La décision Le 25 mars 2026, la décision de la cour d’appel a été cassée et annulée par la Cour de cassation. Les hauts magistrats ont estimé que les juges avaient fondé leur décision sur les règles relatives à la discrimination et non sur celles applicables spécifiquement à la discrimination des femmes enceintes.

La Cour de cassation a déduit de ce régime protecteur que, lorsque la rupture de la période d’essai à l’initiative de l’employeur intervient après qu’il a été informé de l’état de grossesse de la salariée, il lui appartient d’établir que sa décision est justifiée par des éléments sans lien avec l’état de grossesse. La salariée n’avait donc pas à apporter la preuve de ce qu’elle avançait.

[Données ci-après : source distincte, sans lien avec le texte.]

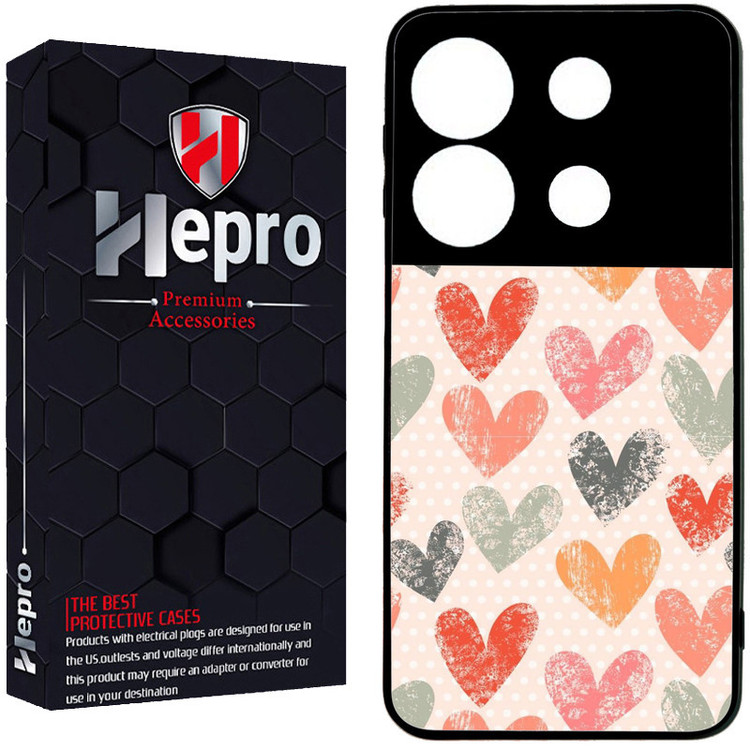 کاور هپرو طرح فانتزی مدل TPU مناسب برای گوشی موبایل شیائومی REDMI NOTE 13 PRO 5G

En bref, dans le premier cas, la salariée doit présenter au juge des éléments de faits laissant supposer l’existence d’une discrimination. Dans le deuxième cas – celui d’une possible discrimination liée à une grossesse –, le seul fait que l’employeur a été informé de cet état suffit à l’obliger à justifier sa décision par des éléments objectifs. S’il n’en dispose pas, il devra verser des dommages et intérêts à la salariée pour rupture discriminatoire.

Source : Cass. soc., le 25 mars 2026, n° 24-14.788.